Searching for Good Audio Tokenizer | Unsloth AI | Page 1

compact jolt Mar 24, 2025, 11:11 PM

#

Hello! I’m looking for an audio tokenizer. I’ve tried using Mel-spectrograms and K-means, but those methods didn’t work well. I need a tokenizer that operates at 48kHz (I don’t want any other sample rates) and can make around 50 tokens per second of audio. The token range should be either 0-2048 or 0-4096.

It needs to be trainable from scratch on macOS (please do not suggest pre-trained models) and should function as a standalone system. This means I want to train it as a single .pth file without relying on other models like HuBERT. Additionally, it should be versatile enough to handle various types of audio, including speech, music, and even my fart sounds. Thank you!
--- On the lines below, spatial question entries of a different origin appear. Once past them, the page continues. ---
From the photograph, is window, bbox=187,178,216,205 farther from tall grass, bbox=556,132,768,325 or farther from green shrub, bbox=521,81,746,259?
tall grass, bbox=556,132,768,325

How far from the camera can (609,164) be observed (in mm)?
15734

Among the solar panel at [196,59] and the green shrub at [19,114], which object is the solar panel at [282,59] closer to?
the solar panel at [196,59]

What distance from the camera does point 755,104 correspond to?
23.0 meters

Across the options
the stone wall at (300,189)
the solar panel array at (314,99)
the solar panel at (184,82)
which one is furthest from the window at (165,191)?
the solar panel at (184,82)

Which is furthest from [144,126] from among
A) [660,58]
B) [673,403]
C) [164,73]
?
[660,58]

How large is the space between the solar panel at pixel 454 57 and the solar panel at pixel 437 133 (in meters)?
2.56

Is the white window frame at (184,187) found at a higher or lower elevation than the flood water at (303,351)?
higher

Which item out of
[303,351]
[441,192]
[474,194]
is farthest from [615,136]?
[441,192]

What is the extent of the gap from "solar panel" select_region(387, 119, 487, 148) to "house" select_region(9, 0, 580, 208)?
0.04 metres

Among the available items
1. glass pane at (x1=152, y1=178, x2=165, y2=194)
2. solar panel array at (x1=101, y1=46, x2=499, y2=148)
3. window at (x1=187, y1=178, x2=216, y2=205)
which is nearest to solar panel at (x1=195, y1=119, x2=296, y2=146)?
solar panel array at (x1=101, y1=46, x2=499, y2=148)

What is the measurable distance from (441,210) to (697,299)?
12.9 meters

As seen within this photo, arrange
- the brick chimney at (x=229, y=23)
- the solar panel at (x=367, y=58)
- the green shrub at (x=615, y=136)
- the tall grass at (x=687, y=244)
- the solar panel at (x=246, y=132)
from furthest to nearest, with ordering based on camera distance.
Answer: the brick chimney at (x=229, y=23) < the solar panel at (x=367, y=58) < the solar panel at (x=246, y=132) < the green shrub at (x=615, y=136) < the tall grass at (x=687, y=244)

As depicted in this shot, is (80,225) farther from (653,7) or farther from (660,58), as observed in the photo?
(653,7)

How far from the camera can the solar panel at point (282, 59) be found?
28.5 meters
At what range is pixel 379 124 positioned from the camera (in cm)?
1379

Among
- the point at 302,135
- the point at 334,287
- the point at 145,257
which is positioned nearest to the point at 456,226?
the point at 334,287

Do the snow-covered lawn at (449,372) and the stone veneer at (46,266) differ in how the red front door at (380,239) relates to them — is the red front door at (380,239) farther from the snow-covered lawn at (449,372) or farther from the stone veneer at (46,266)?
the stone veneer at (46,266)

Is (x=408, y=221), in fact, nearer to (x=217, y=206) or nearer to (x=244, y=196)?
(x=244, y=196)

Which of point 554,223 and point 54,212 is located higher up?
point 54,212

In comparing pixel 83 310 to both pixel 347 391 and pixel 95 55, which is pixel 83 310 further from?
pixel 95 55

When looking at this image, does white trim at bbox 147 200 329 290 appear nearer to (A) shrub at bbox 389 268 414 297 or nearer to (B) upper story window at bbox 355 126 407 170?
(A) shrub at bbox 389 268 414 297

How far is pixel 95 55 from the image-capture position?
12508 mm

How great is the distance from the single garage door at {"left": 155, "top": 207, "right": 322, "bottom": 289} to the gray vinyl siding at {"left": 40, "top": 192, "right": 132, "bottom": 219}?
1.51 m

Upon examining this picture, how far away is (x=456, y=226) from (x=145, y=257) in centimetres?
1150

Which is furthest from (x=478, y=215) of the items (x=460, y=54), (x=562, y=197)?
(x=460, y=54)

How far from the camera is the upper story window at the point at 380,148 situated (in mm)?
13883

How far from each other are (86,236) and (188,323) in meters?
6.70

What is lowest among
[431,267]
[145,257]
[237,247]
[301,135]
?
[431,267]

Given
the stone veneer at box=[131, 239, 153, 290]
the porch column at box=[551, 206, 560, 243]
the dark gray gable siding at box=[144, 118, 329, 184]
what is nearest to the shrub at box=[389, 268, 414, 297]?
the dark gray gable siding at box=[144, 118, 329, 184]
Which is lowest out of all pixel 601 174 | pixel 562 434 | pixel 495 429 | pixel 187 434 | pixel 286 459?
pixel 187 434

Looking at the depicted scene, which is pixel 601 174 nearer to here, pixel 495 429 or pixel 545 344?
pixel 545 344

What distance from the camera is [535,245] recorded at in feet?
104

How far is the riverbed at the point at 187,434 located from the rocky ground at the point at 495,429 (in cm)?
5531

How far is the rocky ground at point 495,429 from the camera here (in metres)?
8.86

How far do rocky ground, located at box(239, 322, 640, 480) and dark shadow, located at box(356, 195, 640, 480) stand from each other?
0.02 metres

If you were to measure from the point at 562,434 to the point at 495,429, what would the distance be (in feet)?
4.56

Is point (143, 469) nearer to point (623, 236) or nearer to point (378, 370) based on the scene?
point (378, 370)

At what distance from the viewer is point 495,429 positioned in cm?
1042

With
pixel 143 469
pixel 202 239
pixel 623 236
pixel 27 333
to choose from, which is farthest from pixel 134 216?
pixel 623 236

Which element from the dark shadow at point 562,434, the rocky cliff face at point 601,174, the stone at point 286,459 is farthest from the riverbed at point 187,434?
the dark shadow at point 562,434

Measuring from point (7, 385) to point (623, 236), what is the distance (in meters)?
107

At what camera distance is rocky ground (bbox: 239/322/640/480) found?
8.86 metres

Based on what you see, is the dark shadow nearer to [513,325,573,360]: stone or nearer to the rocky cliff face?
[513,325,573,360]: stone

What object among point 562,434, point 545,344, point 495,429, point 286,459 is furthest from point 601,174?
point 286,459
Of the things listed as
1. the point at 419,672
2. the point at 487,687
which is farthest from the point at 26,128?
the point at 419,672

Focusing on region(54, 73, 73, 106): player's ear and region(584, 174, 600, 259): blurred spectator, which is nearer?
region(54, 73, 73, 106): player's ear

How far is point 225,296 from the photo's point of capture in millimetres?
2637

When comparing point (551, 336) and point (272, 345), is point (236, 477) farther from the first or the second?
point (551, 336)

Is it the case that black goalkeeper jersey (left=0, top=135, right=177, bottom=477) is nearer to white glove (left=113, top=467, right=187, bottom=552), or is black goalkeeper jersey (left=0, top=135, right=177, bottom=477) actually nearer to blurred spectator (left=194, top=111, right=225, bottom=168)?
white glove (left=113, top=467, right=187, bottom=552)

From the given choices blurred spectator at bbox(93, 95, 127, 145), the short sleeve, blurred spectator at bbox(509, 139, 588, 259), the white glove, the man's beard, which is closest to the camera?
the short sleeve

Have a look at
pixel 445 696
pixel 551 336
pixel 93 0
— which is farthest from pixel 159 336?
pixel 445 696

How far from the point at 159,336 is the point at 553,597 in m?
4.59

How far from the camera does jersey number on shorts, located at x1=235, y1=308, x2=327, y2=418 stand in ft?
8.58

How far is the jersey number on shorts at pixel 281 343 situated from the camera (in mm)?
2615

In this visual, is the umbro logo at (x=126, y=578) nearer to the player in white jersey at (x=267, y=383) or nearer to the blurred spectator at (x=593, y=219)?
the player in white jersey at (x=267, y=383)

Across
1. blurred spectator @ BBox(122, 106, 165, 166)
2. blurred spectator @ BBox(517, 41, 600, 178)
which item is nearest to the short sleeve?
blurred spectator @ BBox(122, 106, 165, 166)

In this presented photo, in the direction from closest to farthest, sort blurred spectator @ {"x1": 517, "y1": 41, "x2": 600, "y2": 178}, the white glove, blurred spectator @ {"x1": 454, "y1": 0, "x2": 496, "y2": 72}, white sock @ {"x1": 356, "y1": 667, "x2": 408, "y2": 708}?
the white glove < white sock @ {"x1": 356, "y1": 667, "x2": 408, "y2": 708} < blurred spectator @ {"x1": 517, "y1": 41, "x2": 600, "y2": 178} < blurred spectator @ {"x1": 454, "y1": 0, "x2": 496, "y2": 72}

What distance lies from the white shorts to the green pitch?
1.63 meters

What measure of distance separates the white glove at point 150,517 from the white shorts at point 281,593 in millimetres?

last inlet Mar 25, 2025, 3:35 PM

#

Maybe check out WavTokenizer? It is decently close to what you need, 4096 vocab size, can have a 40 token/s, codebase has training from scratch (although this one, as with training any NN-based audio tokenizer will tend to take many GPUs multiple days)

It is 24khz by default but you should be able to modify it.

compact jolt Mar 26, 2025, 8:05 AM

#

Yes, I saw it but:

No, you can’t just “modify it”. You need to retrain
Would be fun to train it from scratch, but no thank you, because if I can’t do it on 1xA100 in 2-3 hours then that’s bad
It consists of multiple models so inference can be slow (or am I wrong?)
Haven’t seen anyone fine-tuning that

dusty ridge Mar 26, 2025, 8:27 AM

#

compact jolt Hello! I’m looking for an audio tokenizer. I’ve tried using Mel-spectrograms and...

I want to train it as a single .pth file without relying on other models like HuBERT
48kHz audio
50 tokens per second
0-4096
versatile and various types of audio
fast/small model size
What you're asking for doesn't exist

#

I think you can get like 3/5 or 4/5 max. MuCodec might work...

compact jolt Mar 26, 2025, 8:34 AM

#

dusty ridge > >I want to train it as a single .pth file without relying on other models like...

Why?

#

https://github.com/tencent-ailab/MuCodec

GitHub

GitHub - tencent-ailab/MuCodec

Contribute to tencent-ailab/MuCodec development by creating an account on GitHub.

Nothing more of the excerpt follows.